Thanks for providing such a detailed reply.
While I believe in multi period batch, in most circumstances I would not
recommend 4 periods. The usefulness of additional periods diminishes
very quickly after 2 periods.
I don't really buy the argument that period 1 work will significantly
delay period 2 work. Period 1 work should be a small percentage of the
work in the service class - too small to produce a meaningful delay to
larger jobs, whereas larger jobs CAN significantly delay smaller jobs.
If period 2 is being delayed it is more likely to be by work in other
service classes - which might require other adjustments to the WLM policy.
The issue of over initiation is interesting. If a programmer overloads
the initiators with long running jobs to the point that short running
jobs can't get an initiator, starting more initiators to meet the short
job's goal seems to be exactly what I want WLM to do. Over initiation is
a minor problem compared to having all your programmers sitting around
waiting for their jobs to run because the capacity planner submitted
their suite of monthly reports. (Not that that has ever happened!) :-)
If you don't want WLM to start more initiators to meet the goals, maybe
the goals should be relaxed?
I'm not completely convinced of the evils of over initiation anyway.
I've seen the charts showing increased elapsed time but they didn't seem
to count queue time. With most jobs what counts is the time between job
submission and job end - not starting execution and job end.
How much overhead is there really for a job in discretionary which isn't
getting much service, vs. a job in the queue? In the early days of WLM
we were told WLM will drive the system to 100%, and that's OK because
the overhead of having jobs sitting there soaking up the occasional
leftover CPU cycle was negligible. They might run slow but it's faster
than in the input queue. Is the overhead larger now?
Regards
Andrew Rowley
On 7/05/2012 12:13 AM, Cheryl Walker wrote:
I'm writing a series of articles for my Tuning Letter about service level
agreements and mentioned in the last issue that I strongly believe in single
period batch and two-period TSO service classes. One of my readers asked me to
clarify, so I pulled up an old article on multi-period batch. It will soon be
added to our website as part of the z/OS 101 Primer articles that are free to
the public - http://www.watsonwalker.com/articles.html. I've included the
entire article below, but would like to qualify that I consider work like DDF
to be more like TSO, needing two periods, than batch. (I've kept this as plain
text, so it isn't pretty. Sorry.)
Best regards,
Cheryl
======================
Cheryl Watson
Watson& Walker, Inc.
www.watsonwalker.com
======================
Multi-Period Batch
What are the advantages and disadvantages of running batch in single-period
service class versus a multi-period service class?
We must have heard this question at least six times at the latest SHARE.
Although we did provide an answer in our September 1994 TUNING Letter, we think
it's time for an update. We'll address the considerations for both batch and
production jobs, because they tend to have different requirements.

> Dataset entries:
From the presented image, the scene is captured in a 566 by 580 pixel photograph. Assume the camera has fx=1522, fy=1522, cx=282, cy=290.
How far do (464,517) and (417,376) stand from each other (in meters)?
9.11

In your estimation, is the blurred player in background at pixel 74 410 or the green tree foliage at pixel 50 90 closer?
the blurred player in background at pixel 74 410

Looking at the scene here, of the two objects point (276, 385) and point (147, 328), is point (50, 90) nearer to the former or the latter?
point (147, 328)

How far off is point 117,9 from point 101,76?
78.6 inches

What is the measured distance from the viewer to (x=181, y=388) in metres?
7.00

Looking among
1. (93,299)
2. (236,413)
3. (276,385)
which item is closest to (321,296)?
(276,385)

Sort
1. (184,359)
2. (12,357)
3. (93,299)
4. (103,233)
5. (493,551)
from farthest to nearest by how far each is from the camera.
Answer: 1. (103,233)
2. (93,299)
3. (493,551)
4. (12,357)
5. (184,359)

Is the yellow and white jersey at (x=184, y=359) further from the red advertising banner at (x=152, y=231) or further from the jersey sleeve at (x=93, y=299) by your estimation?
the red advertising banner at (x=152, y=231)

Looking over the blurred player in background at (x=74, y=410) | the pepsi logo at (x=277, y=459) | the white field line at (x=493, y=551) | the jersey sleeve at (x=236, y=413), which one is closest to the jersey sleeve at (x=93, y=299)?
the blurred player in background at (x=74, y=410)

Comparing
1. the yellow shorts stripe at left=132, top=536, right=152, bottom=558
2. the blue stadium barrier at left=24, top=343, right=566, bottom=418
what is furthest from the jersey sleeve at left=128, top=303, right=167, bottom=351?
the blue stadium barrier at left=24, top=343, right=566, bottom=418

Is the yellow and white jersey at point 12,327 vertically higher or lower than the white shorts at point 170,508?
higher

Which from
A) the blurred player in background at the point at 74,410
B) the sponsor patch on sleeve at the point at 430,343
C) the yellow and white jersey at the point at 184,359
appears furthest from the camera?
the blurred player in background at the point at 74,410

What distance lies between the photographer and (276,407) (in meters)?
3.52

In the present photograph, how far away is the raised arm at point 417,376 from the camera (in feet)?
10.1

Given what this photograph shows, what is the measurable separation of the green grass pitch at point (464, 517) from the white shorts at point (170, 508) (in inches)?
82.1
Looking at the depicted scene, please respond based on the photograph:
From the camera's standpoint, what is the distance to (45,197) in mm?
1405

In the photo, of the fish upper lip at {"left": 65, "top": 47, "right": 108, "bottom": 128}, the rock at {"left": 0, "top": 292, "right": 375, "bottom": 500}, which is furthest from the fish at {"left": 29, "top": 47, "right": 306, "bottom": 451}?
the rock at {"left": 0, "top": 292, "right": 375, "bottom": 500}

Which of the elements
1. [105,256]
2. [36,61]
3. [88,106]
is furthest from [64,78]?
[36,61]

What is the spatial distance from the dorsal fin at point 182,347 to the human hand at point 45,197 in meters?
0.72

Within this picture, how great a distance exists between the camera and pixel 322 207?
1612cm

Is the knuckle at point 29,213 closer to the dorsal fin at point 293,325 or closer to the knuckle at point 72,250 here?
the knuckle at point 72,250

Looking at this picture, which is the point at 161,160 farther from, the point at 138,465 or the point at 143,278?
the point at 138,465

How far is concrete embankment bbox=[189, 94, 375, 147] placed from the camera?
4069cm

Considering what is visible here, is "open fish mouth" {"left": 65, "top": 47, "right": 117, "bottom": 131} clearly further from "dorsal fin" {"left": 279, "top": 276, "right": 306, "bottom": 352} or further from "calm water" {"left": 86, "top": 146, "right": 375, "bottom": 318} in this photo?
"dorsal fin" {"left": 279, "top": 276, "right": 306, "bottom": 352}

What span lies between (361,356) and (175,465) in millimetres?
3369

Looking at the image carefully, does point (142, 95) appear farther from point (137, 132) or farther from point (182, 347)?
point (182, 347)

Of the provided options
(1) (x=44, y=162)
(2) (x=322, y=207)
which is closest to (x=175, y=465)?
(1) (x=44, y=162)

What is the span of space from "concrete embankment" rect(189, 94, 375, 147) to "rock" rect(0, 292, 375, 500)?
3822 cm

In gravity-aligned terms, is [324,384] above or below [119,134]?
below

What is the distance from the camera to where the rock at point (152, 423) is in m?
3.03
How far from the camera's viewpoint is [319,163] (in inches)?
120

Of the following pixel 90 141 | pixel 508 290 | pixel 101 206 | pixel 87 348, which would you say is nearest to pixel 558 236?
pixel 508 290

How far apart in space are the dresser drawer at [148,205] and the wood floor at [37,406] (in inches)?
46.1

> Tasks for this exercise:
1. Which sentences in the WLM thread end with a question mark? List each one in full.
2. Can you reproduce the WLM thread word for word from "The issue of" to "over initiation anyway."?

> Expected outputs:
1.
- If you don't want WLM to start more initiators to meet the goals, maybe the goals should be relaxed?
- How much overhead is there really for a job in discretionary which isn't getting much service, vs. a job in the queue?
- Is the overhead larger now?
- What are the advantages and disadvantages of running batch in single-period service class versus a multi-period service class?

2.
The issue of over initiation is interesting. If a programmer overloads
the initiators with long running jobs to the point that short running
jobs can't get an initiator, starting more initiators to meet the short
job's goal seems to be exactly what I want WLM to do. Over initiation is
a minor problem compared to having all your programmers sitting around
waiting for their jobs to run because the capacity planner submitted
their suite of monthly reports. (Not that that has ever happened!) :-)
If you don't want WLM to start more initiators to meet the goals, maybe
the goals should be relaxed?
I'm not completely convinced of the evils of over initiation anyway.